Deutsche Bank lures Daiwa team to begin mortgage-backed unit.

Deutsche Bank Securities Corp., the U.S. investment banking unit of Germany's Deutsche Bank, has hired a team from Daiwa Securities America, Inc. to launch a mortgage- and asset-backed securities department, the German bank said Wednesday.

The new unit will be part of Deutsche Bank's fixed income division and will be headed by Howard B. Hill, who joins Deutsche bank from Daiwa Securities.

Mr.

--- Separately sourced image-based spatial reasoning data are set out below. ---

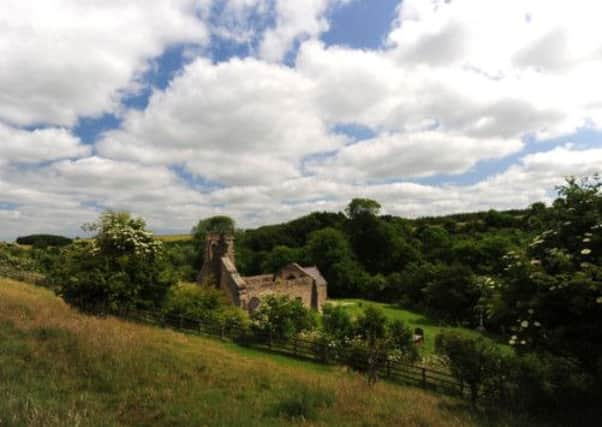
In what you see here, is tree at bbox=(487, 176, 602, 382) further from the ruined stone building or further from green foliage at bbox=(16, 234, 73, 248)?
green foliage at bbox=(16, 234, 73, 248)

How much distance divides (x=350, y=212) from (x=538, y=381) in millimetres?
59357

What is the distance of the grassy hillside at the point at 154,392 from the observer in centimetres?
449

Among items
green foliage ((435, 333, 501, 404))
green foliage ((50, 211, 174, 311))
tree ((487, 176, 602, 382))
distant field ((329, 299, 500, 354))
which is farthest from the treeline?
tree ((487, 176, 602, 382))

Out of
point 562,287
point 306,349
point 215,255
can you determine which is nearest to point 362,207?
point 215,255

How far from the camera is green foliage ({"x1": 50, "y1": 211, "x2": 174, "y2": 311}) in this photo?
1327 cm

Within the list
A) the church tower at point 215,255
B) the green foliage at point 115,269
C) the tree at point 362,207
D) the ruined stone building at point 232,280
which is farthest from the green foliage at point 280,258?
the green foliage at point 115,269

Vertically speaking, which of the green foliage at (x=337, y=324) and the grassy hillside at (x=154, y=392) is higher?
the grassy hillside at (x=154, y=392)

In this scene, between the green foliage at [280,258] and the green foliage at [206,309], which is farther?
the green foliage at [280,258]

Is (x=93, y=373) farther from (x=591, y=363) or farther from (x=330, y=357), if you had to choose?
(x=330, y=357)

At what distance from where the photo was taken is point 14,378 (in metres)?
5.16

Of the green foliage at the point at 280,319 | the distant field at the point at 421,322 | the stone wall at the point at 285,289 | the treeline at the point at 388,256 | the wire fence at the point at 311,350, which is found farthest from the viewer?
the treeline at the point at 388,256

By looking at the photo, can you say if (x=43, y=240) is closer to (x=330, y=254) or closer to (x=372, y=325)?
(x=330, y=254)

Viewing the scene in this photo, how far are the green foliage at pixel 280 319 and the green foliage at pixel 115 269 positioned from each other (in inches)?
301

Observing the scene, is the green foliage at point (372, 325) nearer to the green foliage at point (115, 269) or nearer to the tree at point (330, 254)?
the green foliage at point (115, 269)
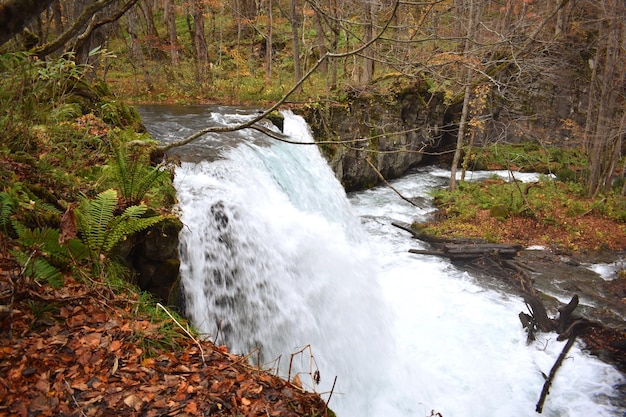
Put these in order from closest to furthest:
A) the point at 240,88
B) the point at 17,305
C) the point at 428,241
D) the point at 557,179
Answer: the point at 17,305 → the point at 428,241 → the point at 557,179 → the point at 240,88

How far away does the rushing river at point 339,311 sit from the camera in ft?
17.6

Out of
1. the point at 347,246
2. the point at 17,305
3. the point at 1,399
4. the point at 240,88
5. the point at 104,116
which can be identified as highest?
the point at 240,88

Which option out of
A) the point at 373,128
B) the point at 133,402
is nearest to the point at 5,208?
the point at 133,402

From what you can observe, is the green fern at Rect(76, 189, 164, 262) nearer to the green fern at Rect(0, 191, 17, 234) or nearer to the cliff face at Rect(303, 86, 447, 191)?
the green fern at Rect(0, 191, 17, 234)

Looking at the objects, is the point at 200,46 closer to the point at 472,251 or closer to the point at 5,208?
the point at 472,251

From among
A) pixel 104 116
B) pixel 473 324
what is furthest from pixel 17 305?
pixel 473 324

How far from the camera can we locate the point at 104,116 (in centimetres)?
670

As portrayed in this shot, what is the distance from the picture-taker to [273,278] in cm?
595

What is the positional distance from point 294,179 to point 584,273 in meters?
7.26

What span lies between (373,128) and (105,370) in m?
13.4

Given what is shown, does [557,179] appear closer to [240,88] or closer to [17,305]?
[240,88]

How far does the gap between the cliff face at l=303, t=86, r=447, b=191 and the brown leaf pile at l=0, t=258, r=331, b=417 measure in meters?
10.3

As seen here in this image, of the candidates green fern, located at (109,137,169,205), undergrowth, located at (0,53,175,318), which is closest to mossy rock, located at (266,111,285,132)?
undergrowth, located at (0,53,175,318)

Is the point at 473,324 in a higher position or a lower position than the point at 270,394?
lower
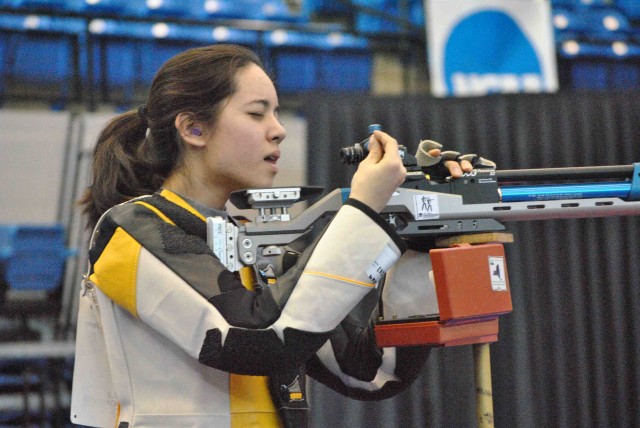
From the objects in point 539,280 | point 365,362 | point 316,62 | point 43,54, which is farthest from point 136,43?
point 365,362

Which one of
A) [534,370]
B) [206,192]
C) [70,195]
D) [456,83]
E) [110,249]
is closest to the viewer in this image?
[110,249]

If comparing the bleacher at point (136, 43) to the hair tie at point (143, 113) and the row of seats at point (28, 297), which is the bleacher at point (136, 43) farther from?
the hair tie at point (143, 113)

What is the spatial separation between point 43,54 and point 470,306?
11.5ft

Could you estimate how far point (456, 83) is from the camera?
467cm

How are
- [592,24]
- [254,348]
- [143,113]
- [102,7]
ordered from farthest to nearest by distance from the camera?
[592,24] → [102,7] → [143,113] → [254,348]

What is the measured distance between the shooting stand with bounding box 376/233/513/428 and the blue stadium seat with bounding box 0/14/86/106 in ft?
11.0

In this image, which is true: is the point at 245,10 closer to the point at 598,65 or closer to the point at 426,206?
the point at 598,65

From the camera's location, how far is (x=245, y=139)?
4.63 ft

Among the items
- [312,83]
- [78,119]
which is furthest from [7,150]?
[312,83]

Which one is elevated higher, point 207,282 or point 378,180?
point 378,180

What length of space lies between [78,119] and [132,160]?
8.43 ft

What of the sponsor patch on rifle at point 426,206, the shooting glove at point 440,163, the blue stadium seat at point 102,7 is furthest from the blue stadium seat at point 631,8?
the sponsor patch on rifle at point 426,206

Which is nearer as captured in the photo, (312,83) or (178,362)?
(178,362)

Hill previously worked at UBS Securities as head of the Swiss bank's mortgage finance unit.

He has also worked at Prudential Bache Securities Corp., where he set up a financial strategies group.

He joins Deutsche Bank with five other members of a team hired from Daiwa, including Edward F. Peterson, who will head analytic systems development and production, and Gerard E. Sneider, head of commercial multifamily securitization.

Also joining the department's sales team are John M. Fogarty, Sean K. Bailey, and Elias Katz.

Frankfurt-based Deutsche Bank has nearly $26 billion of assets in North America.

The bank last year launched a concerted drive to build up its corporate and investment banking operations in the United States.

As part of the move, Deutsche Bank gave up its grandfathered, or retroactive, investment banking powers and restructured its capital markets operations under a Section 20 unit.

Like other foreign banks, Deutsche Bank is moving into asset securitization as part of a broader push by U.S. and foreign banks into packaging and selling off loans in the market.

Double Benefit Seen

Asset securitization is particularly attractive to banks because of the fee income it brings in and because it permits banks to get loans off their books, thereby reducing the need for them to tie down capital against potential problems.

With its AAA rating from major credit rating agencies, Deutsche is especially well placed to originate and sell assets.

John J. Meehan, managing director and head of fixed income at Deutsche Bank Securities, said the bank's move into originating and trading securitized assets is part of a "logical step" in Deutsche Bank's efforts to expand "our global securities capability further into North America."